Friday, April 18, 2008

Werdness and irony at Versailles

4/18 Friday
(5/20)
That Thursday we made the requisite trip to Versailles. Caspar from The Improfessionals joined us and the three of us had a lovely, tourist-crowded time.
All of the Louis XIV grandeur was, of course, grand, and ostentatious. One can look back at my open letter to the Hapsburg Dynasty and re-address that to the Bourbons as well.

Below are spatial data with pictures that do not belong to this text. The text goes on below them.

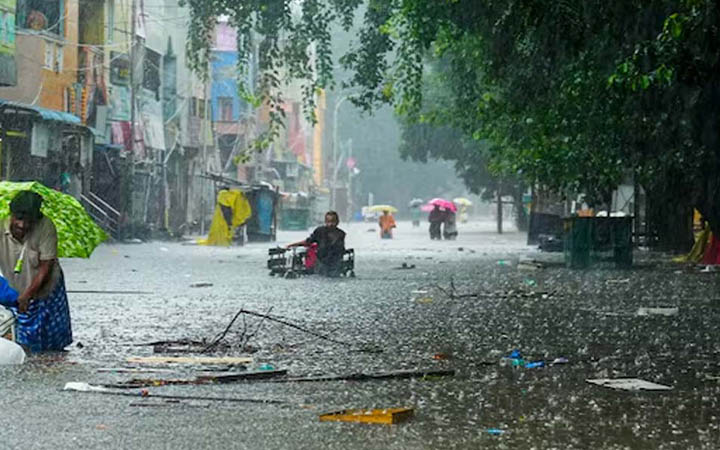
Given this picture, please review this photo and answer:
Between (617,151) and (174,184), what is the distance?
41.3 m

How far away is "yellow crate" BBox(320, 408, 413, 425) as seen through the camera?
7.71 metres

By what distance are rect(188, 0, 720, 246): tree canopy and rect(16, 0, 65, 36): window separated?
11138 mm

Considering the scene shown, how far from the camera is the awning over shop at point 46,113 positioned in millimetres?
37969

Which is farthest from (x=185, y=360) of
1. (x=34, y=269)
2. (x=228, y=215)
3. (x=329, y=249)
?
(x=228, y=215)

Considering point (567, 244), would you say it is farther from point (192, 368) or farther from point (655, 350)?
point (192, 368)

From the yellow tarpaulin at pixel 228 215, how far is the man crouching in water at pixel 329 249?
20.5 metres

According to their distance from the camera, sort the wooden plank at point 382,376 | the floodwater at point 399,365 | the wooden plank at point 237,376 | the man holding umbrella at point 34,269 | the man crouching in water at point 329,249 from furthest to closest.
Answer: the man crouching in water at point 329,249 < the man holding umbrella at point 34,269 < the wooden plank at point 382,376 < the wooden plank at point 237,376 < the floodwater at point 399,365

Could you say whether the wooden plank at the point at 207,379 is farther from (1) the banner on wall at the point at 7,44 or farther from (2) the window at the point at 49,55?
(2) the window at the point at 49,55

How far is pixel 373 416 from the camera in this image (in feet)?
25.5

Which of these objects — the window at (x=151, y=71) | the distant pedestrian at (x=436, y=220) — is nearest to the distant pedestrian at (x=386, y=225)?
the distant pedestrian at (x=436, y=220)

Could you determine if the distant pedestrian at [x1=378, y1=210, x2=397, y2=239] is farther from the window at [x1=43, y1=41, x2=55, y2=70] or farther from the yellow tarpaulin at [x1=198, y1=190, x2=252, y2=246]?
the window at [x1=43, y1=41, x2=55, y2=70]

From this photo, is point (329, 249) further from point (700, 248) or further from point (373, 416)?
point (373, 416)

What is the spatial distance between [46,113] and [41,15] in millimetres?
4758

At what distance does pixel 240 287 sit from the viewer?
21312 mm
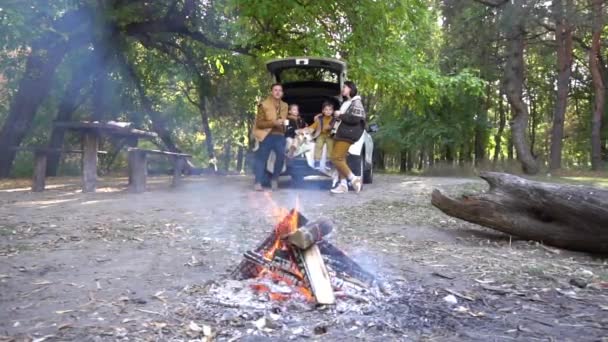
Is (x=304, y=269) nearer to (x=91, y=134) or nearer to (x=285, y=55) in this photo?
(x=91, y=134)

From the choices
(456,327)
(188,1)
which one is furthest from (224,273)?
(188,1)

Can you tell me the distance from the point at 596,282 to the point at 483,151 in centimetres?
2461

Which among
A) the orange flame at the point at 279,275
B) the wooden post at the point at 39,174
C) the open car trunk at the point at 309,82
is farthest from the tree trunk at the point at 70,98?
the orange flame at the point at 279,275

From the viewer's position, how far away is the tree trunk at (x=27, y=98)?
43.3 ft

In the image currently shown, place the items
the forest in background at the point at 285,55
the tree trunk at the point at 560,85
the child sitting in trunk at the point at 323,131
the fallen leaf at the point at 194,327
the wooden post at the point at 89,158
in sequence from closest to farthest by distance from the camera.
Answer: the fallen leaf at the point at 194,327
the wooden post at the point at 89,158
the child sitting in trunk at the point at 323,131
the forest in background at the point at 285,55
the tree trunk at the point at 560,85

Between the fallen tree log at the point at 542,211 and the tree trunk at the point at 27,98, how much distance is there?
1157 centimetres

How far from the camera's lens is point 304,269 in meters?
3.14

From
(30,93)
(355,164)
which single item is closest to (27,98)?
(30,93)

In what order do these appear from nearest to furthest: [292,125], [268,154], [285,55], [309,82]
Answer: [268,154] → [292,125] → [309,82] → [285,55]

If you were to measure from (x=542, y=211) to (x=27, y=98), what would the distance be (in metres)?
13.0

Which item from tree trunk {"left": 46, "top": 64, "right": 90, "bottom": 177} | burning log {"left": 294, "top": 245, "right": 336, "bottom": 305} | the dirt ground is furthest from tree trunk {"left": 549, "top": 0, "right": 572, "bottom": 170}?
burning log {"left": 294, "top": 245, "right": 336, "bottom": 305}

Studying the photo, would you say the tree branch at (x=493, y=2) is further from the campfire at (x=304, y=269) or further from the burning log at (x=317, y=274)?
the burning log at (x=317, y=274)

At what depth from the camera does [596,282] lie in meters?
3.55

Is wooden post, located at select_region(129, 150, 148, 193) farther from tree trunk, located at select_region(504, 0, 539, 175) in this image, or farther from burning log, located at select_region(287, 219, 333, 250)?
tree trunk, located at select_region(504, 0, 539, 175)
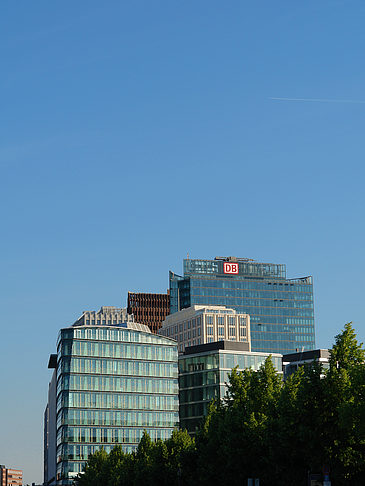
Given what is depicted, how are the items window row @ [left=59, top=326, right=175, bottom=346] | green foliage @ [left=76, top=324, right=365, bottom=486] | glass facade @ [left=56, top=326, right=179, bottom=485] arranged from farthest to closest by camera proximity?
window row @ [left=59, top=326, right=175, bottom=346] → glass facade @ [left=56, top=326, right=179, bottom=485] → green foliage @ [left=76, top=324, right=365, bottom=486]

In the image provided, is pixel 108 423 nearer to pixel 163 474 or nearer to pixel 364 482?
pixel 163 474

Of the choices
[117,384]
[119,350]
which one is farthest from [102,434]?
[119,350]

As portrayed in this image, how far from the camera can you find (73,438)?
171m

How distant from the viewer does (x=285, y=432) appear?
71875mm

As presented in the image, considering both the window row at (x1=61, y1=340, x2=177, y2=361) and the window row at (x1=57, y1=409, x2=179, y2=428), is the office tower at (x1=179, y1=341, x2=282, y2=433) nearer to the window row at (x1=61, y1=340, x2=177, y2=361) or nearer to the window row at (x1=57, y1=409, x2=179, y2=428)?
the window row at (x1=61, y1=340, x2=177, y2=361)

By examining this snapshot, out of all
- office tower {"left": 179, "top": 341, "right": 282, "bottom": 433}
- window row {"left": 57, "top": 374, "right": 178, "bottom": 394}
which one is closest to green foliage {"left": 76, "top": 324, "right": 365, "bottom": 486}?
window row {"left": 57, "top": 374, "right": 178, "bottom": 394}

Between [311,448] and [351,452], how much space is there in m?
3.22

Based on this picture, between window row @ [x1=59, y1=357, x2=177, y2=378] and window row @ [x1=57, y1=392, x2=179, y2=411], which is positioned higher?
window row @ [x1=59, y1=357, x2=177, y2=378]

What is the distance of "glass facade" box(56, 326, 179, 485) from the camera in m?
172

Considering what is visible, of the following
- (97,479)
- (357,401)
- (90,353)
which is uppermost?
(90,353)

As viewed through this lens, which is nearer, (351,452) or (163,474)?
(351,452)

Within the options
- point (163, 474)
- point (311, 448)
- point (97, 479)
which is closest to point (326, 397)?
point (311, 448)

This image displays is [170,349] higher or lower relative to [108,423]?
higher

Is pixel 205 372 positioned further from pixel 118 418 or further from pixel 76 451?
pixel 76 451
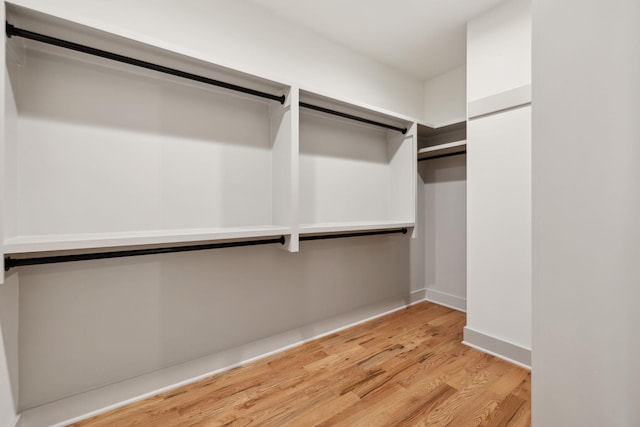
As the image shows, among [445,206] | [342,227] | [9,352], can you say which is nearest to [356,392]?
[342,227]

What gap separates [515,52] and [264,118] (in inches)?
65.3

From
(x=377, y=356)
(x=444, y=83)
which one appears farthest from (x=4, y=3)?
(x=444, y=83)

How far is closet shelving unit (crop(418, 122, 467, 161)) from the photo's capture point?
2428 millimetres

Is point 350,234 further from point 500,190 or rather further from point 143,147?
point 143,147

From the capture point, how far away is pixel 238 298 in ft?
5.79

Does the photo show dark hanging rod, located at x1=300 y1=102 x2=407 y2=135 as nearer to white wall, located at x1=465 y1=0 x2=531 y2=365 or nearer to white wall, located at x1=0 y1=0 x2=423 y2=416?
white wall, located at x1=0 y1=0 x2=423 y2=416

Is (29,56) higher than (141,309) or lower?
higher

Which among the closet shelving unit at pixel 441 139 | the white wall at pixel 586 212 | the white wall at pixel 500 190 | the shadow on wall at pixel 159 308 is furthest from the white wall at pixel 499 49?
the white wall at pixel 586 212

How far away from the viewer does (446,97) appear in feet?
9.00

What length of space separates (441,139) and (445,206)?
668mm

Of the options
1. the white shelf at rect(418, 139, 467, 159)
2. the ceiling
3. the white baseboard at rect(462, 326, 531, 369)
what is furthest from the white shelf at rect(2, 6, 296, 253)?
the white baseboard at rect(462, 326, 531, 369)

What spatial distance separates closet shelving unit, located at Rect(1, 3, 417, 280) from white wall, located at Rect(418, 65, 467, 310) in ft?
3.35

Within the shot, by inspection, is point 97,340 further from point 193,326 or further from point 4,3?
point 4,3

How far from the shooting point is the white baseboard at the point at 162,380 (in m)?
1.27
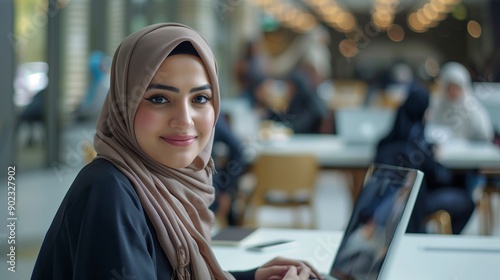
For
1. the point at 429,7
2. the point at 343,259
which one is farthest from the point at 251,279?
the point at 429,7

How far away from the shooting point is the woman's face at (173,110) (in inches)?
49.6

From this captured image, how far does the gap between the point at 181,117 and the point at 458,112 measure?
4.42m

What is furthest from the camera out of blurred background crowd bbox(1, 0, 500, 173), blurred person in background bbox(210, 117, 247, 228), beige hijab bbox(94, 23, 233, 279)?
blurred person in background bbox(210, 117, 247, 228)

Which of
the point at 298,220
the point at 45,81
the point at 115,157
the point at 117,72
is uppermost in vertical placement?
the point at 117,72

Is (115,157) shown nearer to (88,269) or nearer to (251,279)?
(88,269)

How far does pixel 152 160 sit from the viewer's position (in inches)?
51.3

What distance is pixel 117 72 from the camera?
4.23 ft

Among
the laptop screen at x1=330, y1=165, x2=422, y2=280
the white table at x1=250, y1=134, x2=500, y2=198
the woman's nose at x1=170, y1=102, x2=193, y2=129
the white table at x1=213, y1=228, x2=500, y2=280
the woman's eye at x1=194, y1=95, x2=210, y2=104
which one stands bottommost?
the white table at x1=250, y1=134, x2=500, y2=198

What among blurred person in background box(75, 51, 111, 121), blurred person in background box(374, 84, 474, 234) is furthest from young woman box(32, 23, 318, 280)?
blurred person in background box(75, 51, 111, 121)

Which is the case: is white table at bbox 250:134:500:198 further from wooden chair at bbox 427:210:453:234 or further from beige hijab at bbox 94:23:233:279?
beige hijab at bbox 94:23:233:279

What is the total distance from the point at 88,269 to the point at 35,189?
12.0ft

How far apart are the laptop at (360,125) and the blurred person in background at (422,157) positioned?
97 cm

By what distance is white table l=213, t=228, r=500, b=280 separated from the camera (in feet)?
5.52

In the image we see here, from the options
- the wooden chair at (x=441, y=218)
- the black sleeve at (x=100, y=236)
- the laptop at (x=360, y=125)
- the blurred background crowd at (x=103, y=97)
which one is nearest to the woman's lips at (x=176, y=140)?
the black sleeve at (x=100, y=236)
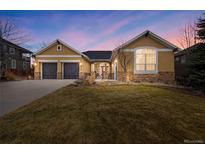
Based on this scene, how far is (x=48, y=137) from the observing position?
2.62 m

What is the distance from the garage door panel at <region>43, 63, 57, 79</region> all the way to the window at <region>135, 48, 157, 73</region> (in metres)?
6.65

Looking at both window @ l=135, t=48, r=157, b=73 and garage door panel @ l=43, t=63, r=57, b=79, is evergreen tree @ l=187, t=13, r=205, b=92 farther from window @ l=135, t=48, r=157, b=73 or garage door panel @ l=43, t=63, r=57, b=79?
garage door panel @ l=43, t=63, r=57, b=79

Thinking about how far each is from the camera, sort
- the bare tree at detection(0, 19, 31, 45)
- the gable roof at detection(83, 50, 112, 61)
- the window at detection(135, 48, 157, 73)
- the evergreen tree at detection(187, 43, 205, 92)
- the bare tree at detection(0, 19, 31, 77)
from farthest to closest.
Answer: the gable roof at detection(83, 50, 112, 61) → the window at detection(135, 48, 157, 73) → the evergreen tree at detection(187, 43, 205, 92) → the bare tree at detection(0, 19, 31, 77) → the bare tree at detection(0, 19, 31, 45)

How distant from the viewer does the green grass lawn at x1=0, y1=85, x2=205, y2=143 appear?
262 centimetres

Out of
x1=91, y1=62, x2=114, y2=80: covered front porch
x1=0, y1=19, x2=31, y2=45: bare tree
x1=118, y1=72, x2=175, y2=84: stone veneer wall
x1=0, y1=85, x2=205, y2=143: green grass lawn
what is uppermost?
x1=0, y1=19, x2=31, y2=45: bare tree

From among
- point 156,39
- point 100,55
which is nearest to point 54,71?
point 100,55

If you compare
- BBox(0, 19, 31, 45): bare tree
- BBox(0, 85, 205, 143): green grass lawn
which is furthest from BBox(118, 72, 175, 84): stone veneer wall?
BBox(0, 19, 31, 45): bare tree

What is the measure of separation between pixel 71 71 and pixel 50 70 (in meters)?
1.68

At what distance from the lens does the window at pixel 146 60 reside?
9562 mm

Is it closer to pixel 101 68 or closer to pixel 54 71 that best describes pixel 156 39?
pixel 101 68

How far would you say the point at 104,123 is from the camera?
3.06 m

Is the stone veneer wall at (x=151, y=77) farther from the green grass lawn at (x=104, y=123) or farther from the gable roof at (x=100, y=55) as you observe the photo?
the gable roof at (x=100, y=55)

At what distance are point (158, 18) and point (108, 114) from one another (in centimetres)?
289
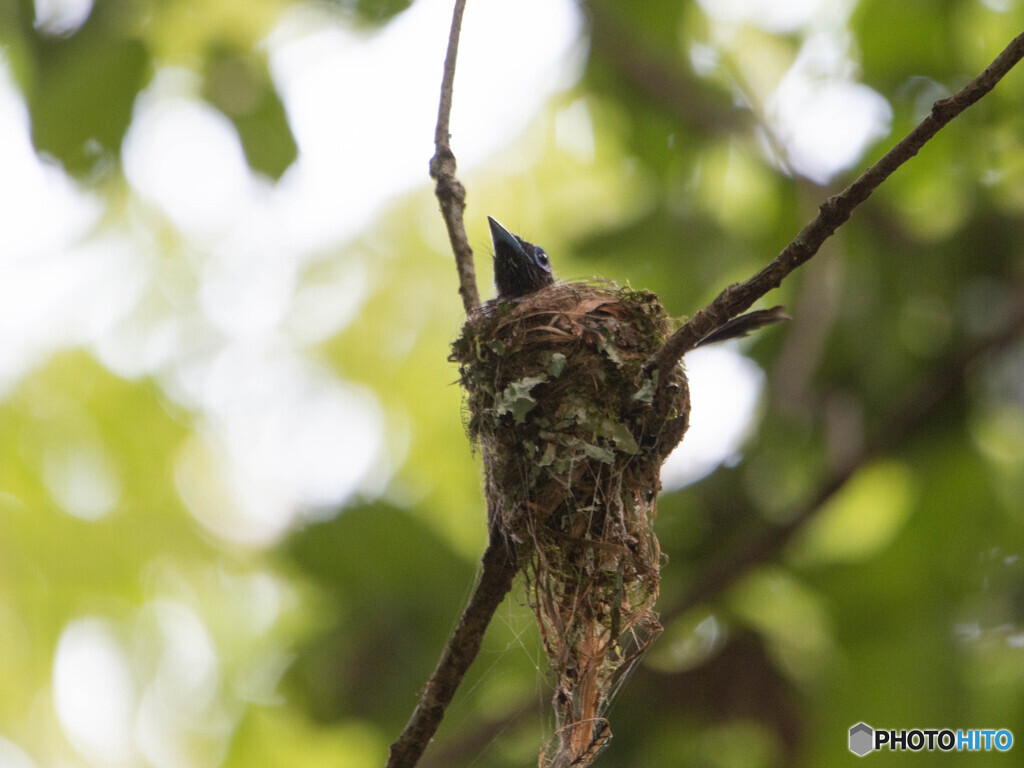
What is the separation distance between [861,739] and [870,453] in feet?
4.67

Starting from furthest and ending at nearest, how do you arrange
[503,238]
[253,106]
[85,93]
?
[503,238], [253,106], [85,93]

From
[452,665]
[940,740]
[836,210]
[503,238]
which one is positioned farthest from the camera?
[503,238]

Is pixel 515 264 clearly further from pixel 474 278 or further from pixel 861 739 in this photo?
pixel 861 739

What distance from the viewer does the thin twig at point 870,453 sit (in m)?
4.97

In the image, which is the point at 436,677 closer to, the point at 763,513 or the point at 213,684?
the point at 763,513

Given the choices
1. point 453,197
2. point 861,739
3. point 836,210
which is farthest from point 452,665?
point 861,739

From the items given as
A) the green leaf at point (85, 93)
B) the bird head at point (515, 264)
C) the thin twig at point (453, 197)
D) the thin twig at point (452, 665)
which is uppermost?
the bird head at point (515, 264)

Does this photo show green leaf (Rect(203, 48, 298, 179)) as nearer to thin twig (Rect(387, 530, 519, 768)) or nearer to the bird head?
the bird head

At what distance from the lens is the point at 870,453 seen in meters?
5.11

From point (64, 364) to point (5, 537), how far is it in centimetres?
164

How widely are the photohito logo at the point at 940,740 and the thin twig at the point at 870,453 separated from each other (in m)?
1.02

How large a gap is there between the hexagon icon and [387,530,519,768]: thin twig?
3008mm

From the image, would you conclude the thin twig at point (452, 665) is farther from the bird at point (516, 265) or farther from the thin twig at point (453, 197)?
the bird at point (516, 265)

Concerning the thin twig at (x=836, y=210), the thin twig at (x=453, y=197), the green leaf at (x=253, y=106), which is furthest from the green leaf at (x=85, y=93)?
the thin twig at (x=836, y=210)
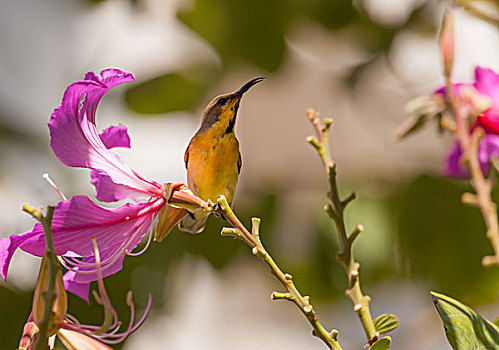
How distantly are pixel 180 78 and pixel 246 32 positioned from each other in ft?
0.45

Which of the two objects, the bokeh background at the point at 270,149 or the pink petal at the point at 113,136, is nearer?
the pink petal at the point at 113,136

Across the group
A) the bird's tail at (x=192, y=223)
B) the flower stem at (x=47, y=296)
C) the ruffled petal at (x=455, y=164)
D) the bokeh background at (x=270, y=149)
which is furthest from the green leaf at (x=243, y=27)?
the flower stem at (x=47, y=296)

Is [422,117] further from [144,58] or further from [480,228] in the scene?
[144,58]

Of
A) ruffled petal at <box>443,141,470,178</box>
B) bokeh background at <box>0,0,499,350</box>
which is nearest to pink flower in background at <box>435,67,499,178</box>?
ruffled petal at <box>443,141,470,178</box>

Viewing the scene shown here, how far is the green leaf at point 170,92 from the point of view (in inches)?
39.1

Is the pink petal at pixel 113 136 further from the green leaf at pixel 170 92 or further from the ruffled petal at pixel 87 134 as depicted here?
the green leaf at pixel 170 92

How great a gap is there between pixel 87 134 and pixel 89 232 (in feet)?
0.15

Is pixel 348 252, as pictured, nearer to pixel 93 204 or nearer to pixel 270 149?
pixel 93 204

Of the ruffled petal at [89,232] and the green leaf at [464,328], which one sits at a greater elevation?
the ruffled petal at [89,232]

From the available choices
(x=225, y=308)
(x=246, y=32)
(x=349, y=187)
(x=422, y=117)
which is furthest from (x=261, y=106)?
(x=422, y=117)

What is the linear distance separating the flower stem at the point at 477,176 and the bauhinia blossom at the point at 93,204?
0.46 feet

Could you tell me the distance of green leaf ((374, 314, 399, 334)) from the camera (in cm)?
27

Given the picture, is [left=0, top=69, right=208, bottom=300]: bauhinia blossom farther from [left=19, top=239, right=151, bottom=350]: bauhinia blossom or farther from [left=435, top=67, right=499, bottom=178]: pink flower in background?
[left=435, top=67, right=499, bottom=178]: pink flower in background

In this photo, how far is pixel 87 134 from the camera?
285 millimetres
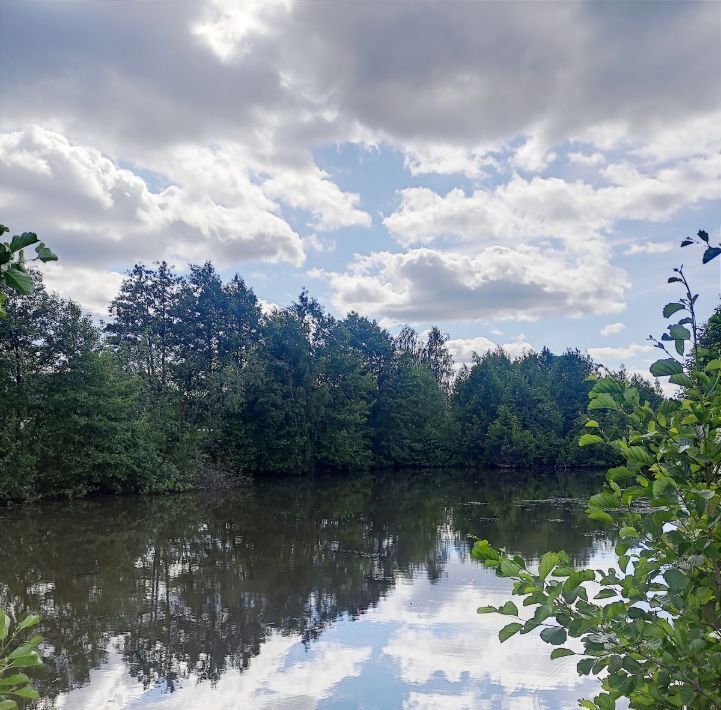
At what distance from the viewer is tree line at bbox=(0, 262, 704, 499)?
22.7 m

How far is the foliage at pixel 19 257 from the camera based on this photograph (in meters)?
1.38

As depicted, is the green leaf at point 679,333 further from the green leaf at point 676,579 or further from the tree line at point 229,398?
the tree line at point 229,398

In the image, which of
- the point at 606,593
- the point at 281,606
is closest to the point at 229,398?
the point at 281,606

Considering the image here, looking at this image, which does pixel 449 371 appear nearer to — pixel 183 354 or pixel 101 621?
pixel 183 354

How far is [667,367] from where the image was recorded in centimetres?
171

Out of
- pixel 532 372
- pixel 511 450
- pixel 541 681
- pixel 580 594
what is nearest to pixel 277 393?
pixel 511 450

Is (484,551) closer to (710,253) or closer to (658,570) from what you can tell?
(658,570)

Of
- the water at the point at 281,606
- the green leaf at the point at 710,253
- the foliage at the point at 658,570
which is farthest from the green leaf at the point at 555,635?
the water at the point at 281,606

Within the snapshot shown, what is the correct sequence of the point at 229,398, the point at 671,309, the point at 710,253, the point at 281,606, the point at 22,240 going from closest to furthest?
1. the point at 22,240
2. the point at 710,253
3. the point at 671,309
4. the point at 281,606
5. the point at 229,398

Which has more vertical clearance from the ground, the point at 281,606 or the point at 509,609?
the point at 509,609

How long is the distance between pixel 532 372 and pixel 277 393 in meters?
20.7

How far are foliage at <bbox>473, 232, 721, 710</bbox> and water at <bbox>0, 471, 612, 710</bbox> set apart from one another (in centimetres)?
363

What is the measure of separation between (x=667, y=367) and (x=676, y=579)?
0.53 meters

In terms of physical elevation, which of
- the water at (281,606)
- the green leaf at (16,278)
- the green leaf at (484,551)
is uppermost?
the green leaf at (16,278)
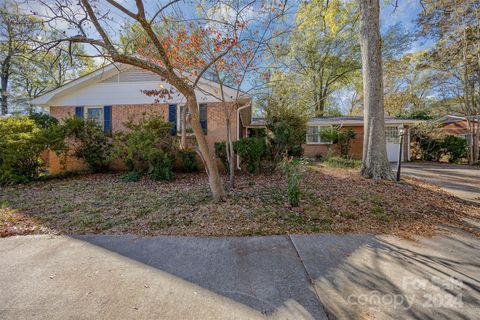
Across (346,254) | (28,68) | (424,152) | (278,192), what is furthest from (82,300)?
(28,68)

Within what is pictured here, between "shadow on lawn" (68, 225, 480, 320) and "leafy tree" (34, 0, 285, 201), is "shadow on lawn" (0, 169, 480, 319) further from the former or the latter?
"leafy tree" (34, 0, 285, 201)

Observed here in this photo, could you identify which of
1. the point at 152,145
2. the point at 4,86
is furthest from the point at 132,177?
the point at 4,86

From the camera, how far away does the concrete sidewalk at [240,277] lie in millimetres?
1991

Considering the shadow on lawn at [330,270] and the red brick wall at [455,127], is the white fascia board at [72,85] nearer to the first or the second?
the shadow on lawn at [330,270]

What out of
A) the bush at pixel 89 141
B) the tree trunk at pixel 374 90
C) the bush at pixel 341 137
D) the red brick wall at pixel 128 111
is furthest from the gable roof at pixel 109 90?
the bush at pixel 341 137

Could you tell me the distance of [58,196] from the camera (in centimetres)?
600

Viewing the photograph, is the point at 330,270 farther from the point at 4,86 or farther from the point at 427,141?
the point at 4,86

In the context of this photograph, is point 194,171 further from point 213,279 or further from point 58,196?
point 213,279

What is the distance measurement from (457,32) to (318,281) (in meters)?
15.7

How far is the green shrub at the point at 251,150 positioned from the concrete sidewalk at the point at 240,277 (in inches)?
182

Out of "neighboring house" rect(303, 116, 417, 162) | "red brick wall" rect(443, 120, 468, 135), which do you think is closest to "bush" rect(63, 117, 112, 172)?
"neighboring house" rect(303, 116, 417, 162)

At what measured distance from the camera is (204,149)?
485 centimetres

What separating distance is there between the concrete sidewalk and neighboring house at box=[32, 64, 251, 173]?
22.3ft

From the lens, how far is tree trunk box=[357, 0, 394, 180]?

My favorite bit of irony in the palace includes the Hall of Mirrors, where the Treaty of Versailles was signed.
As one passes through the galleries leading into the Hall of Mirrors, it’s necessary to pass a portrait of Alexander pardoning his defeated Persian foe Darius. While the scene in the “historical” portrait never actually took place, the story it portrays is clear: The victorious Alexander strengthens his victory and therefore his empire by showing mercy on his defeated enemy.
The diplomats and statesmen who signed the Treaty of Versailles must have walked past this painting, on their way to humiliating and emasculating Germany and setting the stage for World War II.

The weirdest part of the complex is the Marie Antoinette estate. Slightly weird is the small baroque opera house she had built for herself, in which she performed French comedies as a clever method of learning the language after her move from Austria. Clearly she’d never heard the phrase that all one needs for theater is “two planks and a passion.”
Very weird is the miniature peasant village. As a faux-intellectual, the queen fundementalized some theories of Rousseau which declared the nobility of the peasantry. In an attempt to return to these noble peasant roots, the Hapsburg queen spnt a fortune to have her own little Disneyland peasant village built. She and her court would dress in country garb and go slumming in this weird, scaled down rural village. There are several small farmhouses, a scaled down mill with a scaled down water-wheel, and presumably “real” peasants to work the town when she felt like attending her own personal amusement park. If I was an 18th century peasant and I knew she was passing her time in an expensive movie-set peasant village, I’d be screaming for her head as well!

Don’t forget there’s an actual town of Versailles in addition to the palaces. For lunch we took our customary diversion from the tourist track and found ourselves a wonderful, not so expensive restaurant just 15 minutes or so from the palace complex. It’s well worth it to avoid the museum cafĂ© for lunch.